Table 2: Ablation—Improved FSA Components (Coarse-grained)
| Strategy | ESC-50 | US8K | SC2 |
|---|---|---|---|
| w/o FSA | 92.50 | 96.49 | 81.22 |
| Naive FSA | 92.25 | 97.08 | 90.53 |
| + Low LR | 93.75 | 97.35 | 90.95 |
| + Later Layer LoRA | 95.75 | 97.49 | 91.87 |
Ablation Study¶
PACE maintains its advantage when using the SSLAM backbone, verifying its backbone-agnostic nature.
Contributions of MSA on fine-grained benchmarks: - FSA only → +MSA: +3.2% (TIMIT-2) - +Subspace Orthogonality: +1.5% - +Boundary-aware Regularization: +0.6%
Key Findings¶
- Fundamental Differences (Audio vs.

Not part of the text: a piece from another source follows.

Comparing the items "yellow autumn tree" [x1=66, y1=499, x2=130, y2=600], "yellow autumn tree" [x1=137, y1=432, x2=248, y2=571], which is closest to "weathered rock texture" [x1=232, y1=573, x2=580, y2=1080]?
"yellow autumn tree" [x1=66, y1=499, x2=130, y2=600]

Vision CL): Audio backbones emphasize low-level spectrograms, resulting in representation drift 3× higher than in vision.
- Counter-intuitive FSA Finding: Audio CL requires encouraging backbone adaptation (unlike vision CL); freezing shallow layers while tuning deep layers is key.
- Stability of Analytic Classifier: Effectively avoids the accumulation of bias and propagation of representation drift.
- Innovative Use of LoRA Subtraction: Approximates the representation subspace of old tasks without storing historical features.
Highlights & Insights¶
- First Systematic Audio CL Benchmark: 6 benchmarks covering coarse/fine-grained tasks across speech, music, and ambient sound.
- "Adapt, Don't Freeze": Contrast to the "frozen backbone is sufficient" paradigm in the vision domain, revealing the unique nature of audio pretrained models.
- Three-stage Progressive Framework: FSA → MSA → Frozen naturally balances plasticity and stability.
- LoRA Subtraction for "Unlearn Models": An elegant and efficient way to use parameter arithmetic to approximate historical representation subspaces.
Limitations & Future Work¶
- Approximation limits of LoRA subtraction: Subtraction is not exact forgetting; bias may increase in high-rank or strong adaptation scenarios.
- Boundary detection depends on the quality of the temporary model \(\theta_{temp}\).
- The adaptive freezing threshold \(N_{stop}\) requires manual setting; optimal values may vary across scenarios.
- Evaluated only on class-incremental settings; other CL settings like task-aware or domain-incremental are not covered.
- VocalSet gap remains at 7.57%, indicating severe mismatch in fine-grained music tasks.
Related Work & Insights¶
- The analytic classifier from RanPAC serves as a technological cornerstone.
- LoRA Subtraction is innovatively used for null-space projection.
- The mismatch between EAT’s spectrogram reconstruction pretraining and downstream classification is the core problem identified.
- Insight: The degree of alignment between pretraining objectives and downstream tasks determines CL difficulty.
Rating¶
- Novelty: ⭐⭐⭐⭐ — First audio CL benchmark + three-stage framework.
- Technical Depth: ⭐⭐⭐⭐⭐ — Solid theory in subspace orthogonal PEFT and boundary regularization.
- Experimental Thoroughness: ⭐⭐⭐⭐⭐ — 6 benchmarks, multiple backbones, and comprehensive ablation.
- Value: ⭐⭐⭐⭐ — Addresses practical needs in audio CL, though deployment scenarios need clarification.